In Special Relativity, the Lorentz Group is the set of matrices that preserve the metric, i.e. $\Lambda \eta \Lambda^T=\eta$.

Is there any equivalent in General Relativity, like: $\Lambda g \Lambda^T=g$?

(We could at least take locally $g\approx\eta$, so we recover the Lorentz group, but I don't know whether we could extend this property globally.)

Why does Group Theory have much less importance in General Relativity than in QFT and particle physics?

Answer

As you point out, the Minkowski metric $\eta = \mathrm{diag}(-1,+1, \dots, +1)$ in $d+1$ dimensions possesses a global Lorentz symmetry. A highbrow way of saying this is that the (global) isometry group of the metric is the Lorentz group. Well, translations are also isometries of Minkowski, so the full isometry group is the Poincare group.

The general notion of isometry that applies to arbitrary spacetimes is defined as follows. Let $(M,g)$ be a semi-Riemannian manifold, then any diffeomorphism $f:M\to M$ (coordinate transformation essentially) that leaves the metric invariant is called an isometry of this manifold.

A closely related notion that is often useful in relation to isometries is that of Killing vectors. Intuitively a killing vector of a metric generates an "infinitesimal" isometry of a given metric. Intuitively this means that they change very little under the action of the transformations generated by the Killing vectors.

Isometries and Killing vectors are a big reason for which group theory is relevant in GR. Killing vectors often satisfy vector field commutator relations that form a Lie algebra of some Lie Group.

Addendum (May 28, 2013). Remarks on symmetric spaces and physics.

One can show that in $D$ dimensions, a metric can posses at most $D(D+1)/2$ independent killing vectors. Any metric that has this maximum number of killing vectors is said to be maximally symmetric.

Example. Consider $4$-dimensional Minkowski space $\mathbb R^{3,1}$. The isometry group of this space, the Poincare group, has dimension $10$ since there are $4$ translations, $3$ rotations, and $3$ boosts. On the other hand, in this case we have $D=4$ so that the maximum number of independent killing vectors is $4(4+1)/2 = 10$. It turns out, in fact, that each rotation, translation, and boost gives rise to an independent Killing vector field, so that Minkowski is maximally symmetric.

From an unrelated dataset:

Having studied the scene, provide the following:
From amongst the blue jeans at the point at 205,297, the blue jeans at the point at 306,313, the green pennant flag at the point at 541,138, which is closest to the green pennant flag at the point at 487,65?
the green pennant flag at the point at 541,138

One can in fact show that there are (up to isometry) precisely three distinct maximally symmetric spacetimes: $\mathrm{AdS}_{d+1}, \mathbb R^{d,1}, \mathrm{dS}_{d+1}$ called anti de-Sitter space, Minkowski space, and de-Sitter space respectively, and that these spacetimes all have constant negative, zero and positive curvature respectively. The isometry groups of these spacetimes are well-studied, and these spacetimes form the backbone of a lot of physics. In particular, the whole edifice of $\mathrm{AdS}/\mathrm{CFT}$ relies on the fact that $\mathrm{AdS}$ has a special isometry group that is related to the conformal group of Minkowski space.